Минин с деланным безразличием пожал плечами.
– Петревский плохо владел ситуацией. Это его и сгубило. Через Дон мы переправились прошлой ночью. А в эти минуты корпус Шкуро занимает пригороды. Завтра будет бой.
Глава девятая, в которой полыхают деревни
Петревский оставил расположение корпуса Шкуро на рассвете. Чуть позже подошла Донская конница. Кавалерия во главе со Шкуро снялась с биваков и ушла за Оскол. А ближе к вечеру со стороны Валуек ударили красные. Слабые заслоны на бродах были смяты, и красные, преодолев реку, заняли село. Блестяще началось контрнаступление 8-й армии. В первые же дни красные прошли с боями до ста верст, беря в плен тыловые команды и обозы, громя коммуникации. В Москву и Воронеж полетели победные реляции. Большевистская печать разразилась бурными овациями по случаю полного разгрома корпуса грозного белого партизана и бандита Шкуро.
Пропустив части 8-й армии, все глубже врезающиеся в тылы белых, конница Шкуро в две тысячи шашек двинулась на север по берегу Оскола. Места эти, пролегающие в пограничье воронежских и белгородских земель, как нельзя лучше подходили для задуманного похода.

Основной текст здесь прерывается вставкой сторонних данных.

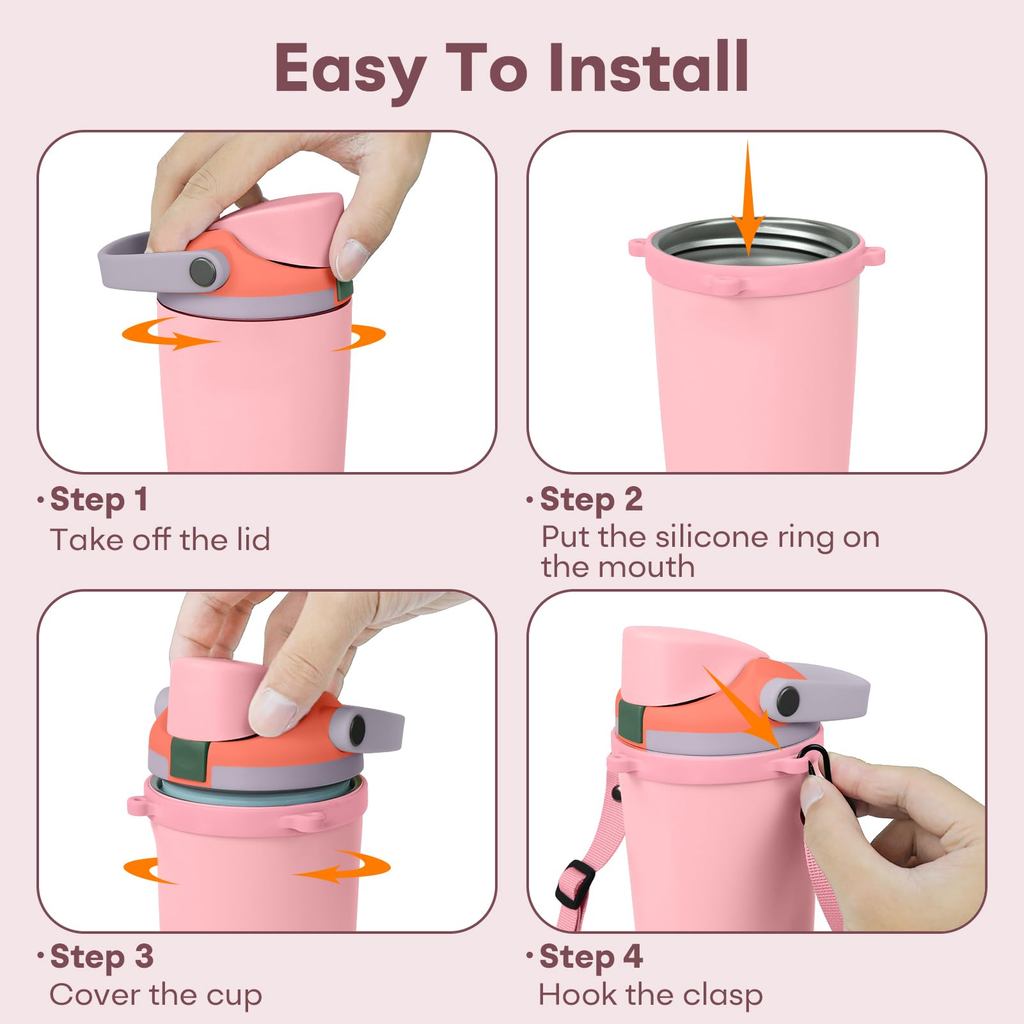 Easy To Install

·Step 1
Take off the lid

·Step 2
Put the silicone ring on the mouth

·Step 3
Cover the cup

·Step 4
Hook the clasp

Это была тихая, сытная черноземная провинция, застывшая в быте и миропонимании допетровской Руси. Здесь не было железных дорог и фабрик, не было пролетариата, матросов, а о революции, республике и советах знали ровно столько, сколько и о раскатах далекого грома. Как в случае нежданной стихии здесь крестились и говаривали «авось пронесет», так и в эти мрачные годы ставили в церквях свечки за Ленина и за здравие цесаревича.

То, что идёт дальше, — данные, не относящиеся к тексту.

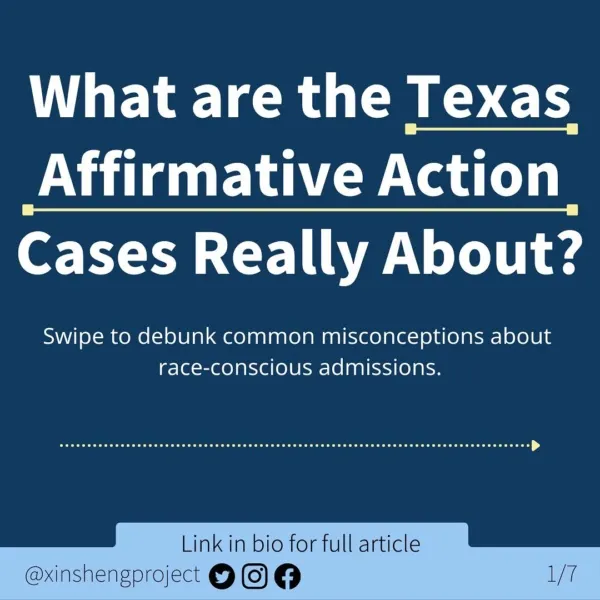 What are the Texas Affirmative Action Cases Really About?

Swipe to debunk common misconceptions about race-conscious admissions.

Link in bio for full article

@xinshengproject

1/7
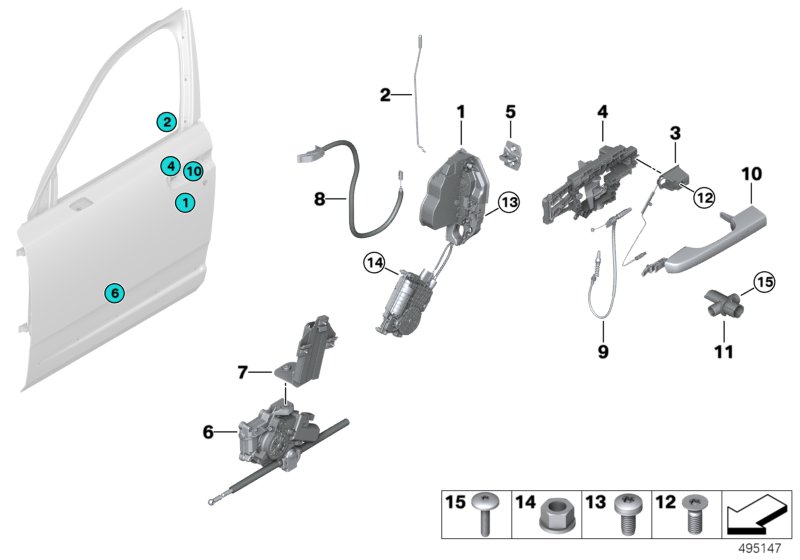 2
4
10
1
6
2
1
5
4
3
10
8
13
12
14
15
9
11
7
6
15
14
13
12
495147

Это был край бородатых, прижимистых и вороватых кулаков, край частью пожженных, частью брошенных усадеб. Церквей здесь еще не грабили, а советы по старинке назывались сходами. Редкие и слабые отряды красноармейцев со всеобщего согласия занимались узаконенным и умеренным грабежом. Малограмотные попы, путаясь в стремительных течениях духовной жизни, разговлялись на Пасху с комиссарами из продотрядов, добиваясь льгот и поблажек. И в это болото вихрем ворвался корпус Шкуро.
Шкуро вел свой отряд вверх по обоим берегам Оскола короткими переходами. Рассыпавшись, конница занимала хутора и села. Захваченных врасплох комиссаров и коммунистов расстреливали, а рядовых красноармейцев распускали по домам. Главным залогом успеха всего предприятия были неожиданность и решительное подавление большевистского сопротивления.

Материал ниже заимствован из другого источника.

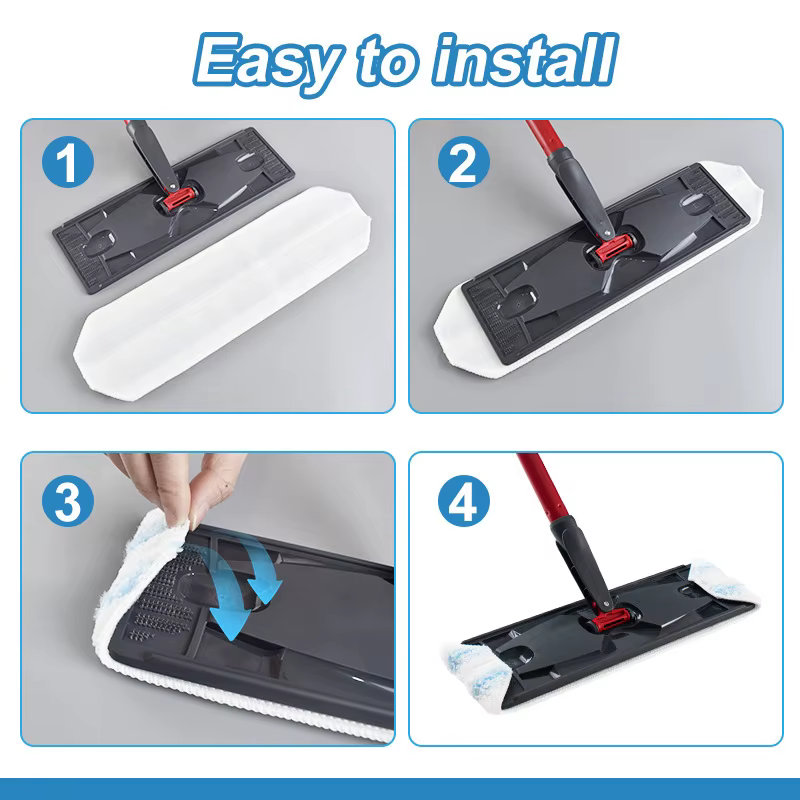 Easy to install

1

2

3

4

Крестьяне встречали казаков доброжелательно, давали постой и провиант, а чуть корпус уходил дальше на север, возвращались к прежней вольной жизни.
Первым и единственным большим поселением на пути корпуса был Старый Оскол. Вблизи города Шкуро провел блестящий маневр, показав ложное движение на запад, к Белгороду и Орлу, а сам в ночь ворвался в город и вырезал всех без разбора. Благодаря Самсонову об исходе битвы за Оскол стало известно слишком поздно, и командование большевистского Южного фронта до последних дней ждало Шкуро на подступах к Белгороду.